Mindsets need to change if Prime Minister Narendra Modi's Swachh Bharat Abhiyan or Clean India Mission to make the country litter and squalor free in the next five years is to succeed, diplomats and foreign tourists say.
"I believe that all countries, developing and developed, have realised too late the importance of a clean environment," Swedish Ambassador Harald Sandberg told IANS.
"It is great that this understanding is now emphasised in India. I believe that care for our environment begins at home and builds to the broader, national and global issues," he added.
Namibian Ambassador Pius Dunaiski said it was "impressive to see the government take such a lead in mobilising such a big country of 1.25 billion citizens".
"If the Modi government is successful in energising the people in every corner of India, especially in the mega cities, and changing their mindsets, India can be like any European country in terms of tidiness.
"Strong leadership and linking the initiative with Mahatma Gandhi, who is really respected worldwide, can bring the change India has needed since decades," Dunaiski told IANS.
Modi Thursday twice wielded the broom, at the Mandir Marg police station and at the Valmiki Colony, where Mahatma Gandhi once stayed, to launch the Swachh Bharat Abhiyan, a nationwide campaign that seeks to change the mindsets of Indians and make India a clean nation in every way.
The prime minister also administered near the India Gate monument a cleanliness pledge which said that Indians had a responsibility of fulfilling Mahatma Gandhi's dream of ridding the country of dirt and filth by 2019 - the year that would mark Gandhi's 150th birth anniversary.
Christine Barlow, a tourist from England, said: "It is amazing to see this compulsory cleanliness drive in India. It is a good initiative, but cleanliness is a basic etiquette and you can't force it to people. Change of mindset is necessary. Indian men still pee on the roads and this is one of the most unfortunate things."
"So, will there be a drive to teach these etiquettes to men? What people need to understand is that they have to take responsibility. Unless this happens, these drives are meaningless," Barlow said.
"Cleanliness is a fundamental responsibility of every citizen. If people are not willing to keep their surroundings clean, then how can a government's initiative change their mindset towards it," Carlissa Shervell, a 25-year-old designer from Bristol, wondered.
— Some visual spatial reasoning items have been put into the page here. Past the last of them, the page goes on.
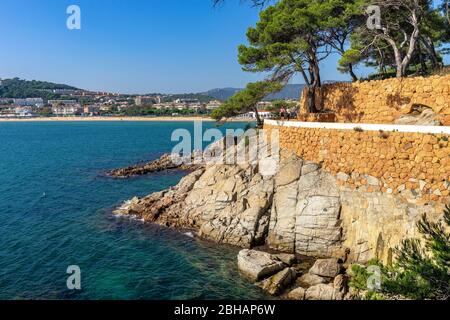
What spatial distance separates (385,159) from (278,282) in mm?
8735

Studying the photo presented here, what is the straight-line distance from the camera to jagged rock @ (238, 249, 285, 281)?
18156mm

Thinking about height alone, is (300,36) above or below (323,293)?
above

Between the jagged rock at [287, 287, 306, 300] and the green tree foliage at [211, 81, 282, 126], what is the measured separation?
15259mm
She said European nations have imposed a ban on plastic bags and other material hazardous to the environment. She had come to know that even India has done that, but implementation lags. "However, during my every visit to India, I have seen people themselves demanding plastic bags from the shopkeepers despite knowing about the ban."
Eva Johnson from Adelaide, who is in India as part of her research work, said that unlike in other nations, cleanliness in India is not part of the the basic subjects for citizens.
"The people have a perception that it is the role of the government to keep the public places clean and general citizens do not have any role towards it. This is not prevalent in European nations. So where is the mindset for cleanliness?"
"The Modi government, of course, is doing a great thing. However, until punishment and fines are imposed, the mindsets of the people can't be changed," Johnson told IANS.
Nigerian tourist Ogar said it is up to the government to motivate citizens to keep their environment clean.
"India is doing well, and if it keeps on bringing up initiatives like the Clean India campaign, it can become a clean and hygienic country," Ogar said.